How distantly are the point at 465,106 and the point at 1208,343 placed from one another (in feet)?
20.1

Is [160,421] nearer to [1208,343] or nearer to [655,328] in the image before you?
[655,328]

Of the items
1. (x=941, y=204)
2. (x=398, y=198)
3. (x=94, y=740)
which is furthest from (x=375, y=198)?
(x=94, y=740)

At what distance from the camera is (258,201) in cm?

════

Please return the records word for word, starting at the line containing "Of the items" and running through the end of the records, with both of those lines included.

Of the items
1. (x=941, y=204)
2. (x=398, y=198)
3. (x=94, y=740)
which is furthest from (x=375, y=198)?
(x=94, y=740)

At what distance from the camera is (258,201) in cm?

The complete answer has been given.